Computing Conditional Shapley Values Using Tabular Foundation Models

TL;DR

This paper introduces a novel approach to compute conditional Shapley values efficiently using tabular foundation models like TabPFN, significantly reducing computation time while maintaining high accuracy compared to existing methods.

Contribution

The paper demonstrates how tabular foundation models can be used to estimate conditional Shapley values without retraining, outperforming traditional methods in speed and often in accuracy.

Findings

TabPFN-based methods often outperform state-of-the-art in accuracy.

TabPFN achieves comparable results with much lower runtime.

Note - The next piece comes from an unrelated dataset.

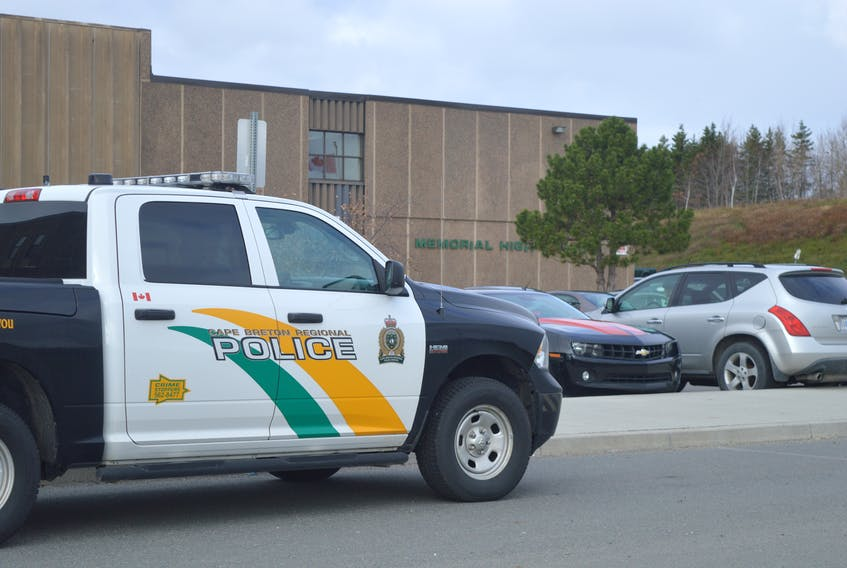 A Cape Breton Regional Police vehicle is shown parked in front of Memorial High School in Sydney Mines on Wednesday. JEREMY FRASER/CAPE BRETON POST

The approach is effective on both simulated and real datasets.

Abstract

Shapley values have become a cornerstone of explainable AI, but they are computationally expensive to use, especially when features are dependent. Evaluating them requires approximating a large number of conditional expectations, either via Monte Carlo integration or regression. Until recently it has not been possible to fully exploit deep learning for the regression approach, because retraining for each conditional expectation takes too long. Tabular foundation models such as TabPFN overcome this computational hurdle by leveraging in-context learning, so each conditional expectation can be approximated without any re-training. In this paper, we compute Shapley values with multiple variants of TabPFN and compare their performance with state-of-the-art methods on both simulated and real datasets. In most cases, TabPFN yields the best performance; where it does not, it is only marginally worse than the best method, at a fraction of the runtime. We discuss further improvements and how tabular foundation models can be better adapted specifically for conditional Shapley value estimation.